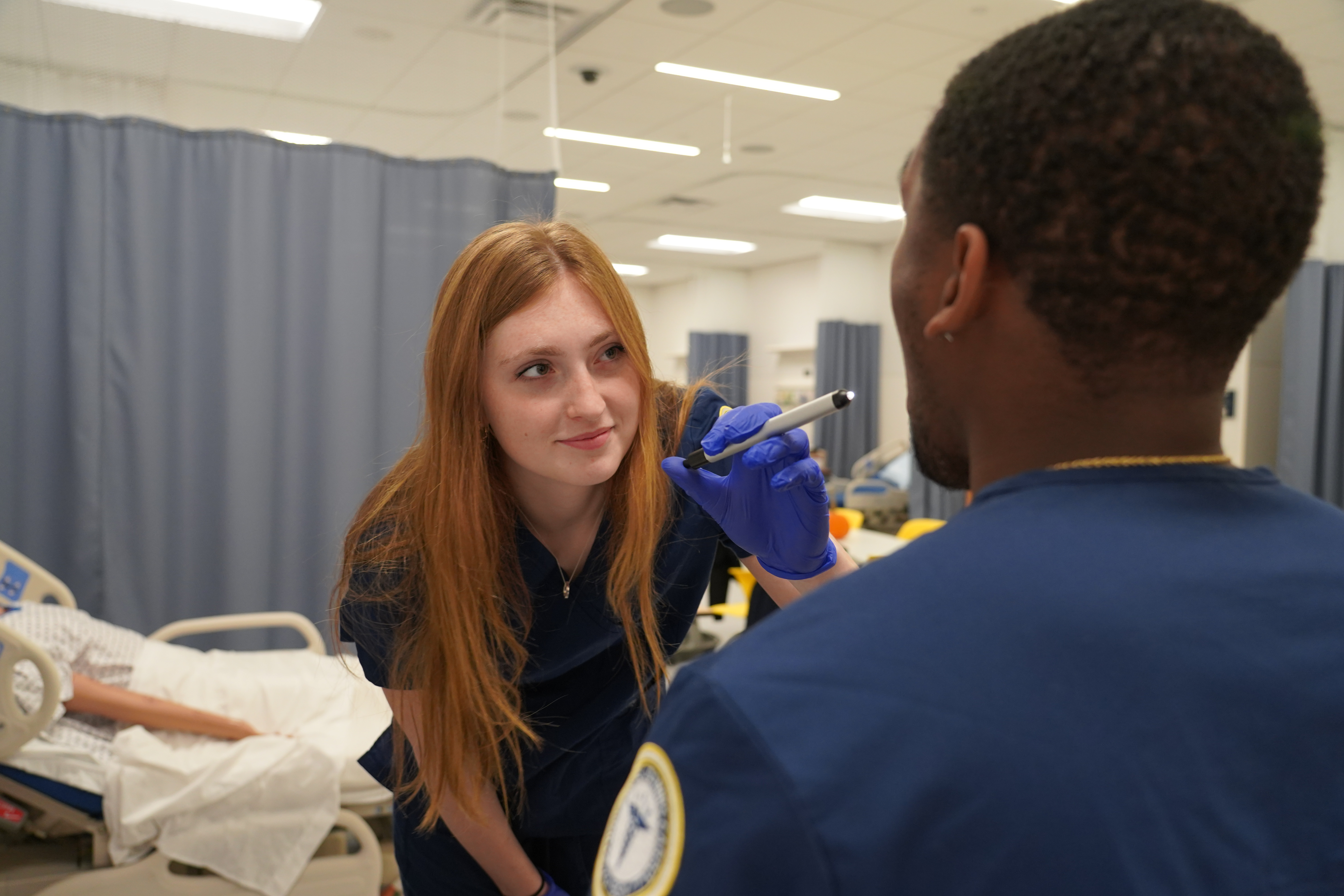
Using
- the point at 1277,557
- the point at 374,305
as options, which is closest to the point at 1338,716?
the point at 1277,557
● ● ● ●
* **Objective**: Pull out the text of every row above word for word, leaving out the pictures.

* **Expected output**:
Using
- the point at 1277,557
- the point at 374,305
as options, which is closest to the point at 1338,716?
the point at 1277,557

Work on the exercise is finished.